### REQUIREMENT:
Provide an exact reproduction of every entry.

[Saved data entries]
________________

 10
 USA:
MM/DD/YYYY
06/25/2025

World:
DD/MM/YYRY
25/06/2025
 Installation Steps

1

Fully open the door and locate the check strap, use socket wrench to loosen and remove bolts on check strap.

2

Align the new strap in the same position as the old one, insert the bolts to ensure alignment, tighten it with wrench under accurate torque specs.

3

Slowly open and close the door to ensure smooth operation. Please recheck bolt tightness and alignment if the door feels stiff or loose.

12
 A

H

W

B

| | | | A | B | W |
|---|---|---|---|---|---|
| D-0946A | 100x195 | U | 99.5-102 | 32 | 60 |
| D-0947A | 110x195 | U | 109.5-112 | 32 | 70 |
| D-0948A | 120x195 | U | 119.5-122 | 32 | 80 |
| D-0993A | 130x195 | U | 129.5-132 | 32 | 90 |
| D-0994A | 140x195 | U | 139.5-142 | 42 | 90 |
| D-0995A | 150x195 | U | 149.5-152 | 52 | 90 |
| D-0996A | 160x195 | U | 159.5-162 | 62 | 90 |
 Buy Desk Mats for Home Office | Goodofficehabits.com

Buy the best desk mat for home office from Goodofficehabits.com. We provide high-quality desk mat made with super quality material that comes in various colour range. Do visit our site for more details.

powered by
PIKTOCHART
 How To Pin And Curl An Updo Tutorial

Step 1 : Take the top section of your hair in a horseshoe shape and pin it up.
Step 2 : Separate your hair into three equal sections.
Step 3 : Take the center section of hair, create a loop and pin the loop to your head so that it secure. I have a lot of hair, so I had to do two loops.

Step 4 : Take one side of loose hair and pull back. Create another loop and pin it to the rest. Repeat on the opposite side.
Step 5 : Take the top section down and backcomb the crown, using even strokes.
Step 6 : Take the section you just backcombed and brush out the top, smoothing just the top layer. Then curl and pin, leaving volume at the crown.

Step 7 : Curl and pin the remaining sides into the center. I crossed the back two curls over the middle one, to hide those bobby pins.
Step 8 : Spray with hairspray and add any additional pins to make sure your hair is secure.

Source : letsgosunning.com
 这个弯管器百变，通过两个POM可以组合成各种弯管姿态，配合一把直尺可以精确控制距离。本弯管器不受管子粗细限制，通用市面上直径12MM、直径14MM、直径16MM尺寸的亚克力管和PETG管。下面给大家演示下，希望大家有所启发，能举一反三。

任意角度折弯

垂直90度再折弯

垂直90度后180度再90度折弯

________________

### ANSWER BOX:
 10
 USA:
MM/DD/YYYY
06/25/2025

World:
DD/MM/YYRY
25/06/2025
 Installation Steps

1

Fully open the door and locate the check strap, use socket wrench to loosen and remove bolts on check strap.

2

Align the new strap in the same position as the old one, insert the bolts to ensure alignment, tighten it with wrench under accurate torque specs.

3

Slowly open and close the door to ensure smooth operation. Please recheck bolt tightness and alignment if the door feels stiff or loose.

12
 A

H

W

B

| | | | A | B | W |
|---|---|---|---|---|---|
| D-0946A | 100x195 | U | 99.5-102 | 32 | 60 |
| D-0947A | 110x195 | U | 109.5-112 | 32 | 70 |
| D-0948A | 120x195 | U | 119.5-122 | 32 | 80 |
| D-0993A | 130x195 | U | 129.5-132 | 32 | 90 |
| D-0994A | 140x195 | U | 139.5-142 | 42 | 90 |
| D-0995A | 150x195 | U | 149.5-152 | 52 | 90 |
| D-0996A | 160x195 | U | 159.5-162 | 62 | 90 |
 Buy Desk Mats for Home Office | Goodofficehabits.com

Buy the best desk mat for home office from Goodofficehabits.com. We provide high-quality desk mat made with super quality material that comes in various colour range. Do visit our site for more details.

powered by
PIKTOCHART
 How To Pin And Curl An Updo Tutorial

Step 1 : Take the top section of your hair in a horseshoe shape and pin it up.
Step 2 : Separate your hair into three equal sections.
Step 3 : Take the center section of hair, create a loop and pin the loop to your head so that it secure. I have a lot of hair, so I had to do two loops.

Step 4 : Take one side of loose hair and pull back. Create another loop and pin it to the rest. Repeat on the opposite side.
Step 5 : Take the top section down and backcomb the crown, using even strokes.
Step 6 : Take the section you just backcombed and brush out the top, smoothing just the top layer. Then curl and pin, leaving volume at the crown.

Step 7 : Curl and pin the remaining sides into the center. I crossed the back two curls over the middle one, to hide those bobby pins.
Step 8 : Spray with hairspray and add any additional pins to make sure your hair is secure.

Source : letsgosunning.com
 这个弯管器百变，通过两个POM可以组合成各种弯管姿态，配合一把直尺可以精确控制距离。本弯管器不受管子粗细限制，通用市面上直径12MM、直径14MM、直径16MM尺寸的亚克力管和PETG管。下面给大家演示下，希望大家有所启发，能举一反三。

任意角度折弯

垂直90度再折弯

垂直90度后180度再90度折弯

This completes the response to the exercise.